--- PROBLEM ---
Copy the text lines of the records below word for word, without the pictures.

--- DATA RECORDS ---
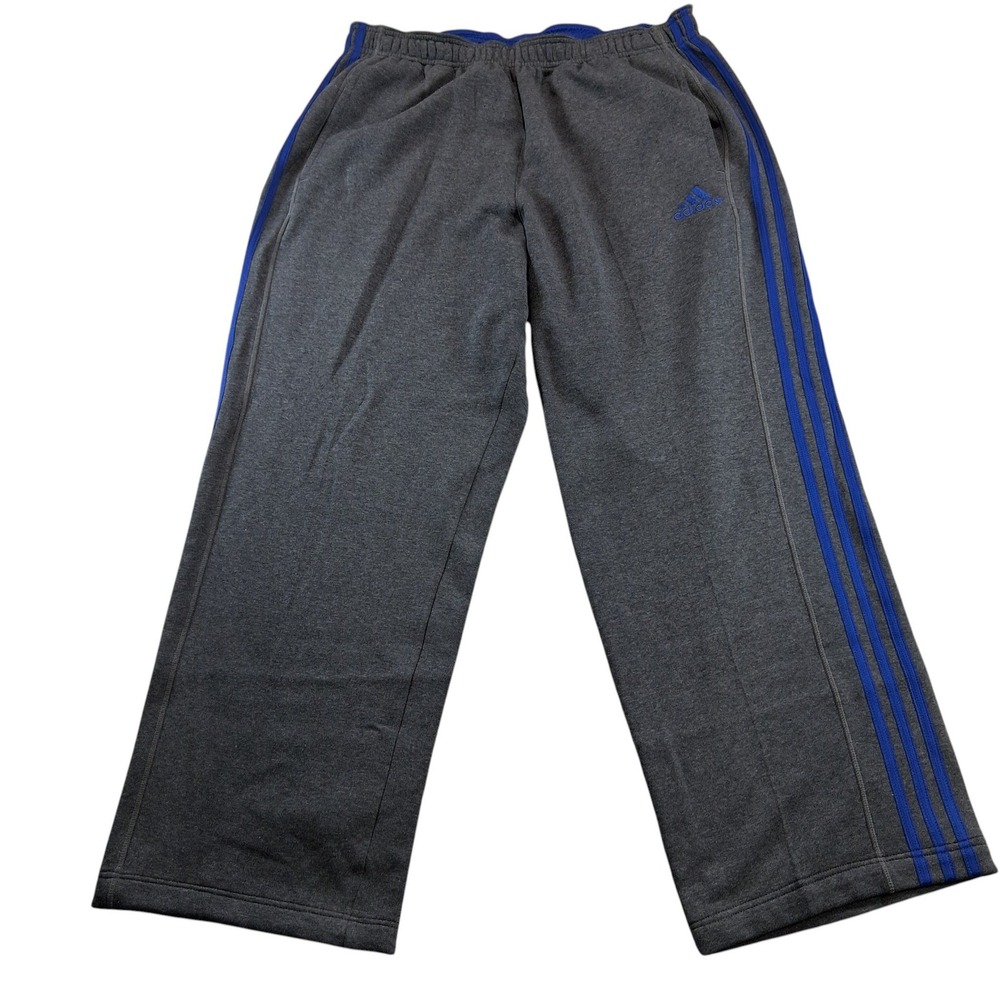 Adidas‎ Sweatpants Mens XL Gray Blue 3 Stripe Fleece Straight Leg AC3946
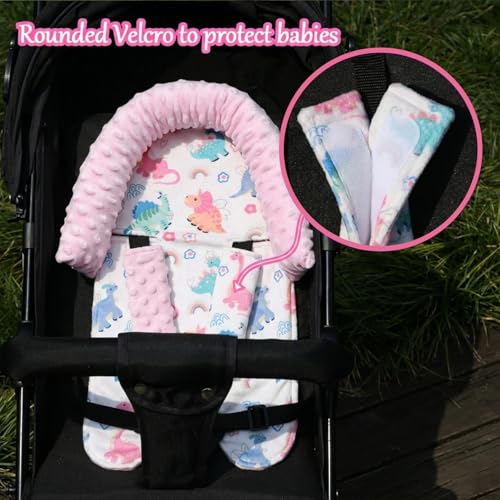Image of Baby Head Support and Strap Covers for Car Seat,Minky Infant Carseat Headrest for Newborn, Infant Car Seat Insert Pad for Strollers,Swing (Pink Dinosaur)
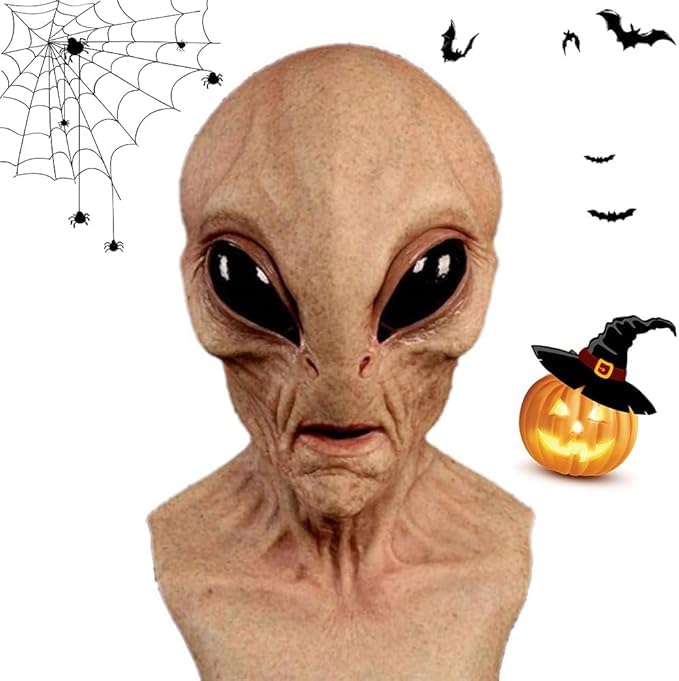 Máscara realista de 2025 de cabeza de alienígena, calavera de Halloween, de esqueleto de látex para hombres y mujeres para fiesta de disfraces
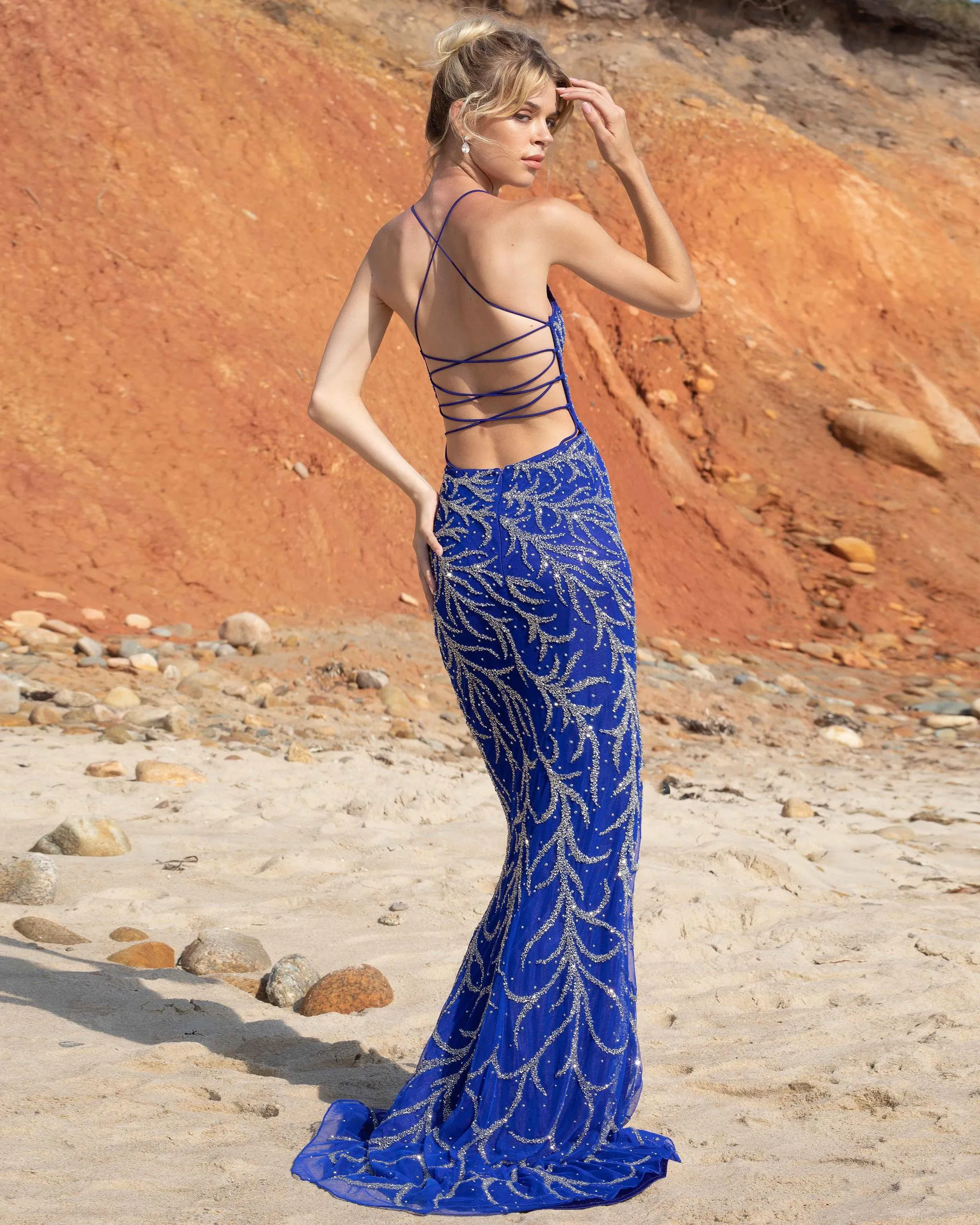 Primavera Couture 3636 Blue size 4 Long Fitted Beaded Prom Dress V Neck Slit Formal Pageant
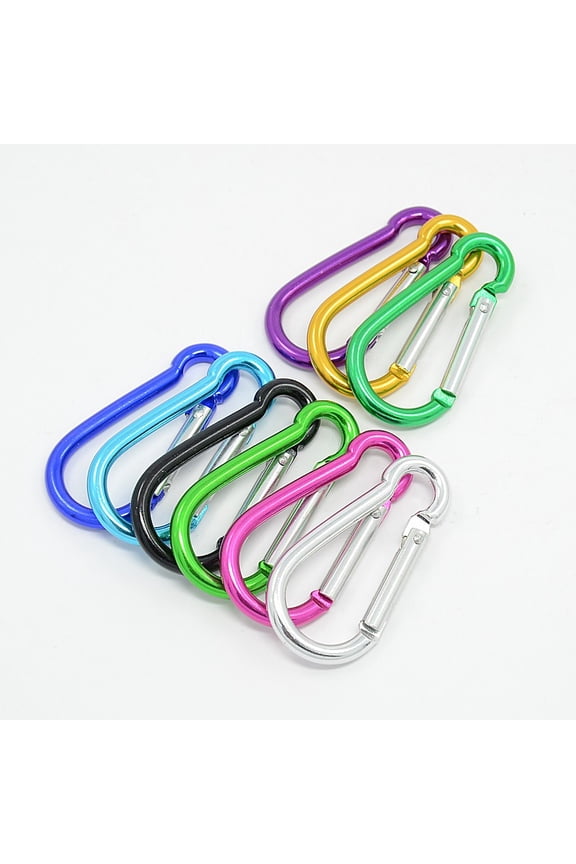 5Pcs Aluminum Rock Climbing Safety Clasp Key Clasps Quick Link Clasp Metal Keychain Clip Hook for Necklaces Keychain Car Keys Handbag Purse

--- RESULT FOR THIS EXERCISE ---
 Adidas‎ Sweatpants Mens XL Gray Blue 3 Stripe Fleece Straight Leg AC3946
Image of Baby Head Support and Strap Covers for Car Seat,Minky Infant Carseat Headrest for Newborn, Infant Car Seat Insert Pad for Strollers,Swing (Pink Dinosaur)
 Máscara realista de 2025 de cabeza de alienígena, calavera de Halloween, de esqueleto de látex para hombres y mujeres para fiesta de disfraces
 Primavera Couture 3636 Blue size 4 Long Fitted Beaded Prom Dress V Neck Slit Formal Pageant
 5Pcs Aluminum Rock Climbing Safety Clasp Key Clasps Quick Link Clasp Metal Keychain Clip Hook for Necklaces Keychain Car Keys Handbag Purse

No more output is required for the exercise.